New high mobility SWCNT ink technology from National Research Council

Researchers at the National Research Council (NRC) in Canada are developing new materials and processes for printable electronics applications as part of a 5 year research effort working collaboratively with industrial partners (http://www.nrc-cnrc.gc.ca/eng/solutions/collaborative/pe_index.html). Among the materials being developed are conductive and semi-conductive inks for thin film transistors, printed antennas, organic photovoltaic, transparent conductive electrodes, printable sensors and other building blocks for printed circuits. These novel materials are being adopted into applications relevant to smart packaging, advanced manufacturing, display and touch screen manufacturing, disposable medical devices, and related industrial fields.
 
Recent progress by the materials research team led by Dr.
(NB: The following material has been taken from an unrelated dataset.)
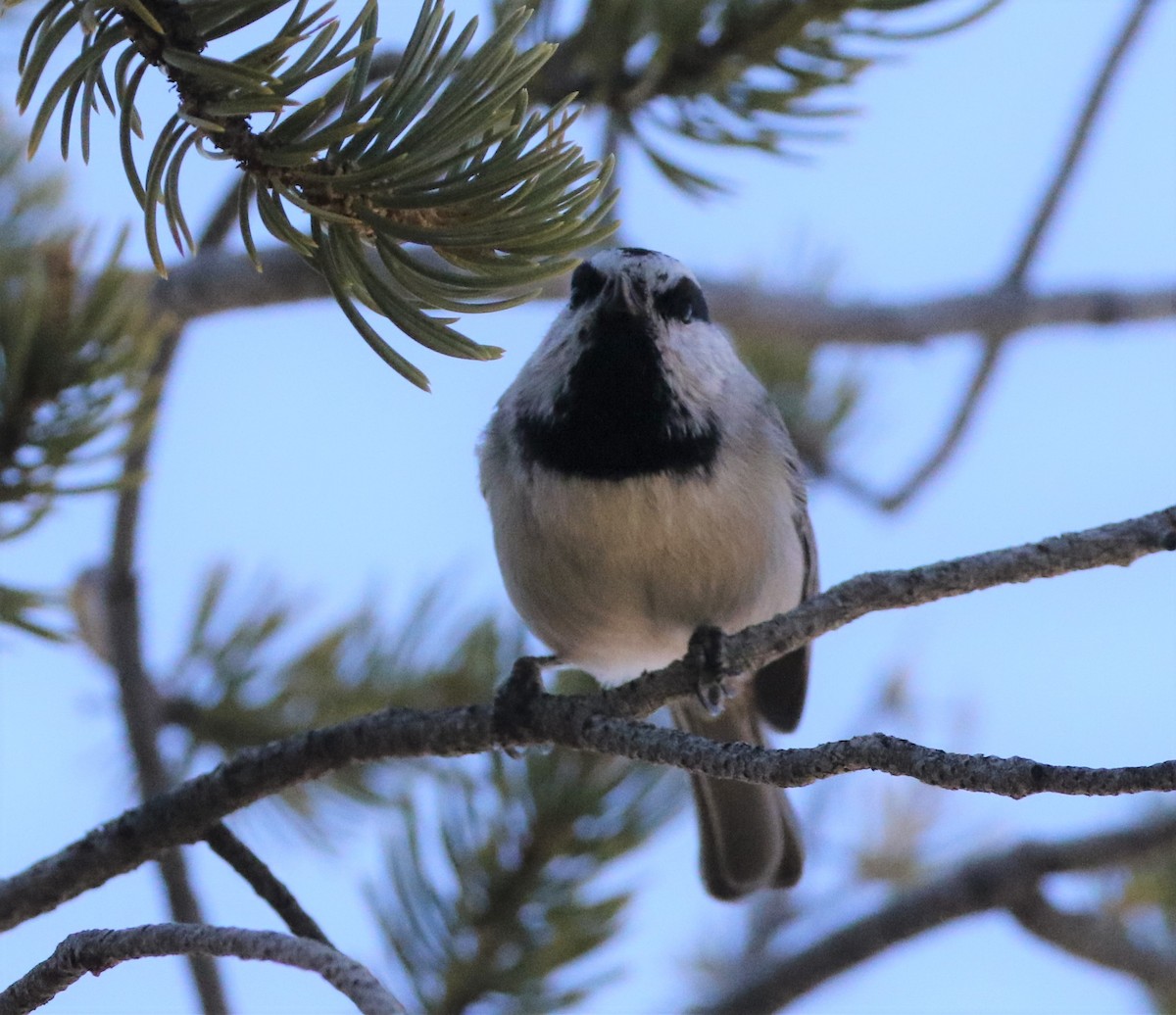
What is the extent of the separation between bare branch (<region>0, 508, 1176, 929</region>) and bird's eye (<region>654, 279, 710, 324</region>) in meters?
0.71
Patrick R. L. Malenfant, leveraging more than 10-year prior expertise in SWCNTs developed within NRC's Security and Disruptive Technologies portfolio, was presented at PE USA in Santa Clara highlighting breakthroughs in printable semiconducting inks. Dr. Malenfant's team has developed processes and IP to produce semiconducting SWCNT attaining purities exceeding the current commercial benchmark by orders of magnitude. They have been able to fabricate thin film transistors with mobility values exceeding 100 cm2/(Vsec) and 105 current on/off ratios using solution based processing.
 
 
A recent publication in the RSC journal Nanoscale, presents a detailed study on SC-SWCNT enrichment using conjugated polymer extraction. The effect of various parameters on enrichment yield and purity are presented with new insights on the mechanism of enrichment. Thin film transistors performance data using SiO2 as the dielectric are also presented (http://pubs.rsc.org/en/content/articlelanding/2014/nr/c3nr05511f#!divAbstract). "Our patent pending materials combinations for thin film transistors look very promising and we are eager to implement the package into printed circuits" says Dr. Malenfant.